I've done NaNo five times and Camp NaNo four--I'm not doing it this time, mostly because I forgot, but also because there are way too many projects to work on at the moment, and creating new fiction makes it worse, not better. But I'll cheer for you, and follow you, and wish you Godspeed.
:-) Thank you. I've been slacking on my creative work, so using Nano as my 'crutch' and an excuse to make regular writing a habit again. Yay to having too many projects - that's awesome !
I needed that for a long time. Now I've got close to a million words in the bank, earning me no interest. I need editing time, not writing time! But I'll do NaNo again, because I'm an idiot and a writing junkie. First step to getting better is to admit you have a problem, right?
Haha we're a masochistic breed
Wait...so you're not saying I'm the next JK Rowling based on my two stories of less than 1000 words total...LOL
RFLMAO!!!!! I dunno--you might be the next Robert Galbraith. LOL!
RFLMAO!!!! Yes! I know exactly what you're talking about there. "Please tell me what you think" means "please tell me I'm the next J.K. Rowling." I've had the good fortune to meet some folks at MSP who don't fit that description, but over the course of my writing experience, I've met plenty who did. LOL!
YES ! haha I think we've all been on both sides of that.
LOL!!! Yep!
The Power Of One
Yes! And then I could…
No, maybe not. But what if I…
Bingo. This could work. This could actually work!
I know a guy, a girl as well.
Would he? Will she?
This’ll keep me up all night.
What do you think?
Are just fifty words, worth one upvote?
Love the concept! :)
Thank you!
I want to learn so I gave it a shot. Thanks for the opportunity :)
Awesome! I'm excited to read it. :-)
I wasn't sure if I could do multiple so I only submitted one (just held on to the others). Thank you for the opportunity to learn the craft.
This won't be the last of these contests we have, so hang on to what you've got there. ;-) I'm so excited about the Fiction Workshop and all the possibilities that it offers that I'm just beside myself. So glad you've come to be part of it!
me too im in!
YAAAYYY!!!!
I'm in. Grinning. Rhonda you are roping me into everything. Lol.
LOLOL!!! I got a crit of your ch2 up at Fiction Workshop today.
Cool, thank you so much. You don't know how much this means. Sincerely appreciated.
:-)
I worked through it- the second crit. Thanks for your effort, I'm seeing flaws in my delivery through your eyes. POV errors etc. I'm torn between writing quickly to get the story out and taking my time to line edit in a re-write.
My new plan: write it quickly and let it sit for a day or two. Re-read and edit before I post to avoid the red ink of doom. Laughing.
How does that sound?
Hugs,
J.
That is typically a very good formula! :-)
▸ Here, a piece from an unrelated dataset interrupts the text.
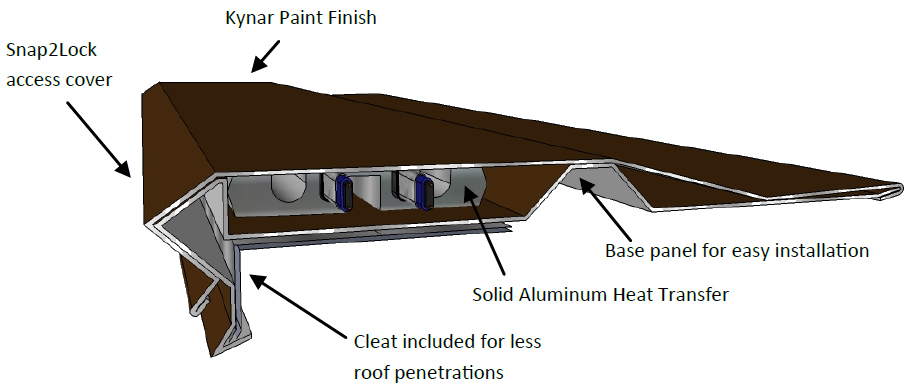 "This diagram shows how the SFP-6 SnoFree™ 6"" eave roof panel works."
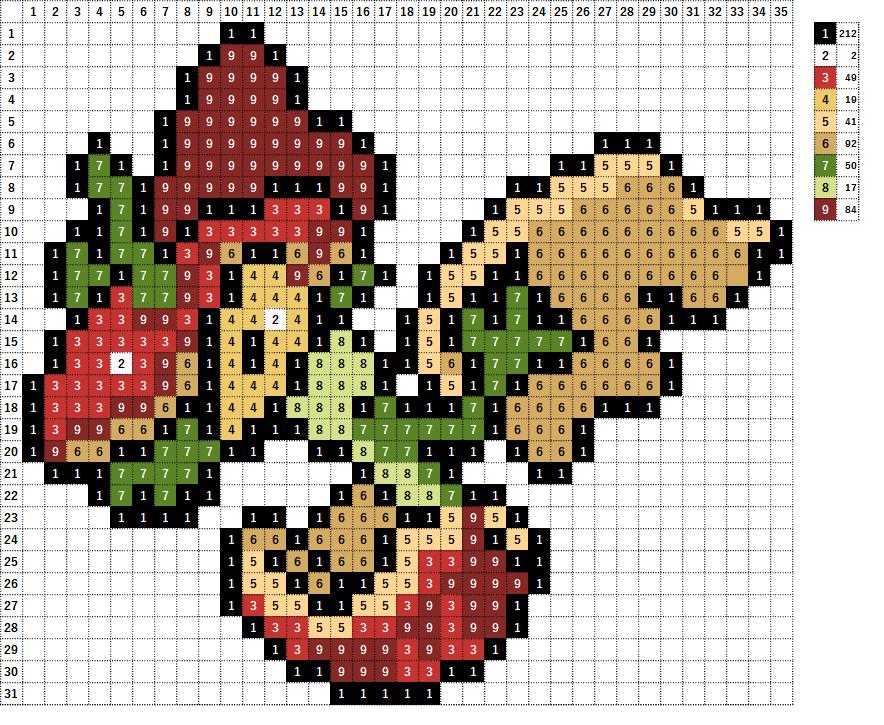 Pokemon Perler Beads アイロンビーズ 図案 ポケモン 841 アップリュー Flapple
Good luck to all you fiction writers out there!
Thank you for the well-wishes toward our field of competitors, We have some great entries so far. :-)
You're welcome. And cool, maybe I'll check some of them out later!
@rhondak Awesome idea! I entered my submission on the channel!
Got it and logged it. THANK YOU!
Looking forward to reading the others!
Now we need a contest Rhonda can ENTER and show off her exemplary and inspiring writing skills. :-) Limiting her to contest judge is robbing us of her entries BUT it kinda levels the playing field for lesser mortals
Oh, @carolkean , you flatter me overmuch. LOLOL
Completely agree. Us lesser mortals would like to see Wonder Woman in action. Lol. Spandex and everything.
BAAAAAAAHAHAHAHA!!!! You are awesome, @jhagi.bhai . :-)
I am in, I already participated in those fiftywords contests and really like the concept.
Aren't they fun? :-)
Yup, they really make you compress your idea.